● **Tarefa a realizar**
Responda com base na entrevista:
1. Que prêmio Ivo Barroso recebeu por traduzir a poesia e o teatro de T.S. Eliot?
2. Por qual editora foi publicada a Correspondência de Rimbaud?
3. Que ator interpretou o poeta no filme de Agnieszka Holland?

● **Fonte**
◇ ◇ ◇ ◇

Entrevista com Ivo Barroso, tradutor.
Ivo Barroso levou tradução a sério numa época em que isso ainda era raro no mercado editorial brasileiro lá pela década de 1970. Depois de receber o prêmio Jabuti pelo trabalho de verter ao português toda a poesia e todo o teatro de T.S. Eliot, Barroso alcança outro marco em sua carreira.
Com a publicação recente de Correspondência, pela Topbooks, ele se tornou o responsável por traduzir a obra completa do poeta francês Arthur Rimbaud (1854-1891) no Brasil. A série tem três volumes. O lançamento se junta à Prosa Poética e à Poesia Completa, ambas revistas e reeditadas.
Na entrevista a seguir, Barroso fala, justamente, sobre a Correspondência, comenta sua relação com a obra de Rimbaud que já dura mais de três décadas e diz qual é o erro de embarcar no mito do poeta sem dar a atenção devida aos seus versos.
Há quem identifique em Rimbaud a atitude de um astro do rock, um ícone a ser cultuado por adolescentes algo que a cineasta polonesa Agnieszka Holland tentou explorar em O Eclipse de uma Paixão (1995), colocando o ator Leonardo DiCaprio para interpretar o poeta. O que pensa dessa imagem que se faz de Rimbaud?
Acho uma "capitis diminutio", já que Rimbaud é seguramente um dos maiores poetas da França e do mundo. Aliás a exploração da vida de Rimbaud tem sido danosa ao conhecimento de sua obra, que é o que de fato interessa a quem esteja à procura de Poesia.
É possível que o mito em torno de Rimbaud atrapalhe a percepção que se tem hoje de sua obra?

◇ ◇ ◇ ◇

● **Extrato de dados**
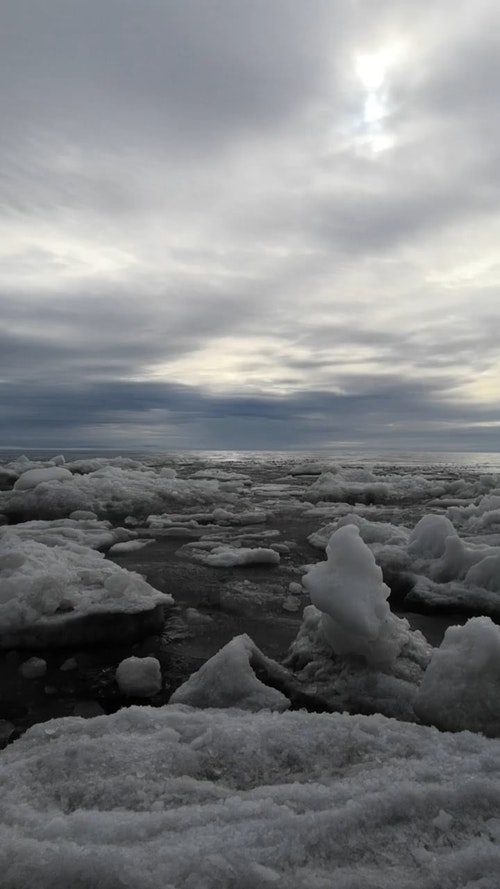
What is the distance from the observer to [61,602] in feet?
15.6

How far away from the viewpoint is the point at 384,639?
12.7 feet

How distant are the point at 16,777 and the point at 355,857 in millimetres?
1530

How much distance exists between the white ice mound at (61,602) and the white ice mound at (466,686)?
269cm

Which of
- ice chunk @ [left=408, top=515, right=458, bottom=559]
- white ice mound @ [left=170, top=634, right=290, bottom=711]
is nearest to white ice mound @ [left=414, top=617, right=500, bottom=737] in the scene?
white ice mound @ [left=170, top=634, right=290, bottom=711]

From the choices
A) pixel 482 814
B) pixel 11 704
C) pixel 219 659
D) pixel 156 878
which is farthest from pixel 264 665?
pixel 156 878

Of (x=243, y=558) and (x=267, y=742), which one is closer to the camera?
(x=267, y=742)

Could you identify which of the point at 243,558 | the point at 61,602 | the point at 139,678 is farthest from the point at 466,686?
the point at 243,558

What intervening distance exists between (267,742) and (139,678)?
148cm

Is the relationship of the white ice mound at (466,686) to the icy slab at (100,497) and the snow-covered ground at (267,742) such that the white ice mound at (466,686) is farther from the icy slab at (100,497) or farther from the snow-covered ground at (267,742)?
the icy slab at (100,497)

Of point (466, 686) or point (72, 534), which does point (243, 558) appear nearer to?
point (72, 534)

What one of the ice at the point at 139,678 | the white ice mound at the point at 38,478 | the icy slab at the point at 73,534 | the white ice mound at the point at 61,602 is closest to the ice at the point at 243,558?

◇ ◇ ◇ ◇

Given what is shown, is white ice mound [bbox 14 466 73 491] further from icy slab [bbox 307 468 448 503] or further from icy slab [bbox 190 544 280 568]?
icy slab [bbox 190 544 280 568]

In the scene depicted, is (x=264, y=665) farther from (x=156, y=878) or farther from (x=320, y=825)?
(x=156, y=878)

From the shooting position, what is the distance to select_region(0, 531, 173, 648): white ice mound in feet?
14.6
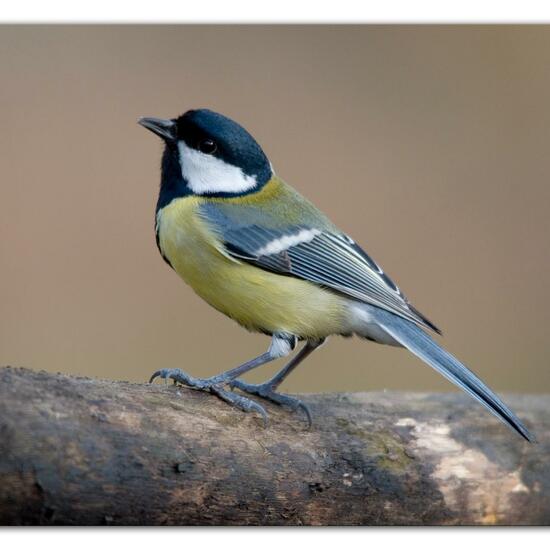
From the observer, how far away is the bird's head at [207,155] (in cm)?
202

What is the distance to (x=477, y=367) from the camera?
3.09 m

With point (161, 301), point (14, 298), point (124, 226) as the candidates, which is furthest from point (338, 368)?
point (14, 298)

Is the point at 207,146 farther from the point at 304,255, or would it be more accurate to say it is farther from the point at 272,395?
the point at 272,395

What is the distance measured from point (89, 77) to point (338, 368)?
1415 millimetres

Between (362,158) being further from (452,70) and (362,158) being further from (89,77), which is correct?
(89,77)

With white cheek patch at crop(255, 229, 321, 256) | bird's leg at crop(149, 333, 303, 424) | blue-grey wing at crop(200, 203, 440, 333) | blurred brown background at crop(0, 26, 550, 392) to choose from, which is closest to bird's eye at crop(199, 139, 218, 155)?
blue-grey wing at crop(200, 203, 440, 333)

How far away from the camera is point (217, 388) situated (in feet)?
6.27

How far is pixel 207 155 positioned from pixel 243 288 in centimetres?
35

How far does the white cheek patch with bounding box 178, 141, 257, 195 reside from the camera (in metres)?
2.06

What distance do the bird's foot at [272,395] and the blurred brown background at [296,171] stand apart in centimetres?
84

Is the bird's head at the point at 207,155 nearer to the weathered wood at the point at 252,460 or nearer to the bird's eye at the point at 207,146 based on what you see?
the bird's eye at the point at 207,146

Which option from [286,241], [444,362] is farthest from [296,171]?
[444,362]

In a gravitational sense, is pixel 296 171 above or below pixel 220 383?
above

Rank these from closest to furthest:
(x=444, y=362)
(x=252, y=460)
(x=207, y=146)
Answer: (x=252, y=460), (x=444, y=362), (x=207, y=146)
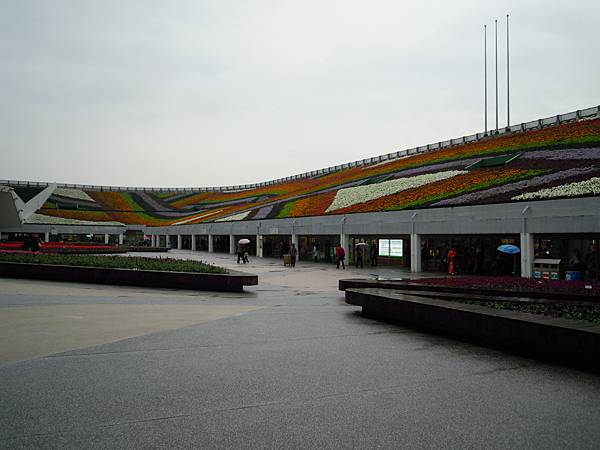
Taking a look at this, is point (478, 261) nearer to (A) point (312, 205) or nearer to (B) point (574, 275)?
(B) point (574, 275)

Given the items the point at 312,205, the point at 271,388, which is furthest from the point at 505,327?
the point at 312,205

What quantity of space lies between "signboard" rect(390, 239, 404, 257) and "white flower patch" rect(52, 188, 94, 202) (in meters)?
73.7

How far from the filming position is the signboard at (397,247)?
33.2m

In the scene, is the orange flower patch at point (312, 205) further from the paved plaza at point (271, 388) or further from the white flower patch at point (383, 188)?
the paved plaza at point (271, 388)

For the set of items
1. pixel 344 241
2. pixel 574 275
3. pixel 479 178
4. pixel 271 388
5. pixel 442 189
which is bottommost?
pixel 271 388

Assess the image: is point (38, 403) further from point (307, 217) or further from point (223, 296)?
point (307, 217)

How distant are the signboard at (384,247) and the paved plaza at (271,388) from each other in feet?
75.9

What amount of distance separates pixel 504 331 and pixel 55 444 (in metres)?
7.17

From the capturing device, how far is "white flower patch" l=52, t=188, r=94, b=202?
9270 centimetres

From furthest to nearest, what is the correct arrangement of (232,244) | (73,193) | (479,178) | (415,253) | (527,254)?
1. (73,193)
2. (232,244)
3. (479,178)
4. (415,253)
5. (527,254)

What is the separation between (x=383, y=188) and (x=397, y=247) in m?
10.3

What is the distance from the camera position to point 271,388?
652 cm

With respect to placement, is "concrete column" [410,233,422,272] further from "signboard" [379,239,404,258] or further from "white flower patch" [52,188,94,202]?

◇ ◇ ◇ ◇

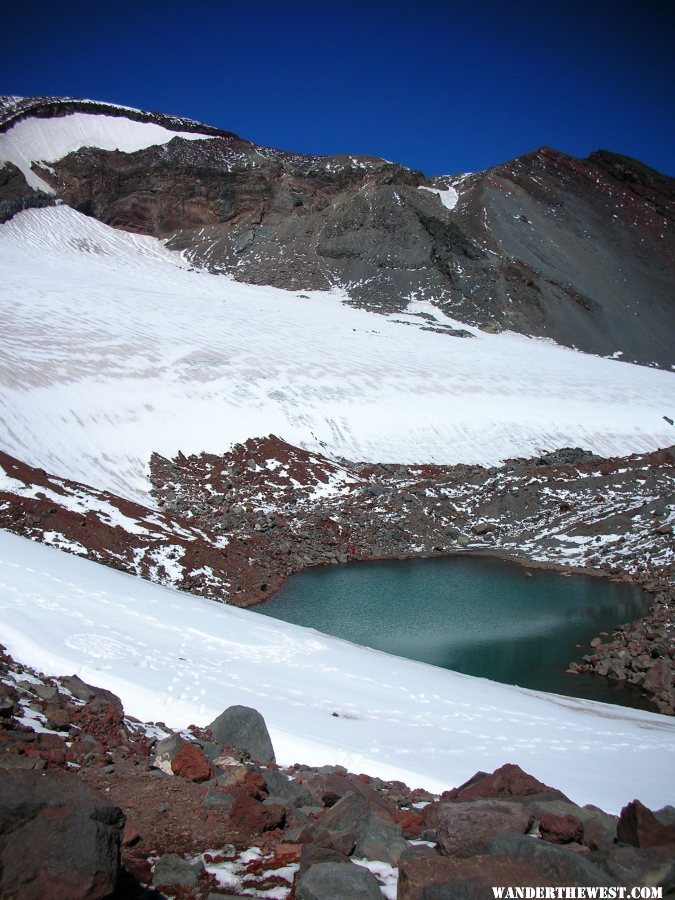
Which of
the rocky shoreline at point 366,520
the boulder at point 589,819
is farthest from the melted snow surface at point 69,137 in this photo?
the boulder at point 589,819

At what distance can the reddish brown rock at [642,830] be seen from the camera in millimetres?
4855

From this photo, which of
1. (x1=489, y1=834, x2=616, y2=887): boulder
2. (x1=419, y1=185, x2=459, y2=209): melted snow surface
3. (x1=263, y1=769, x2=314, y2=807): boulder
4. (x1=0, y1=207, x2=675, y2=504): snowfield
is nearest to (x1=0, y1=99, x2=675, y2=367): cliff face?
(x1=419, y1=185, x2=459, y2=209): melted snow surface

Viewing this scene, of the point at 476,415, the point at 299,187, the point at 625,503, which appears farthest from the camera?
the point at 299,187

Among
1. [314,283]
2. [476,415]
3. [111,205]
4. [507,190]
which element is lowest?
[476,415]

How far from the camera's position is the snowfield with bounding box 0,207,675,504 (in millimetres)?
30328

◇ ◇ ◇ ◇

● **Resposta ao exercício**
1. Ivo Barroso recebeu o prêmio Jabuti.
2. A Correspondência foi publicada pela Topbooks.
3. O poeta foi interpretado por Leonardo DiCaprio.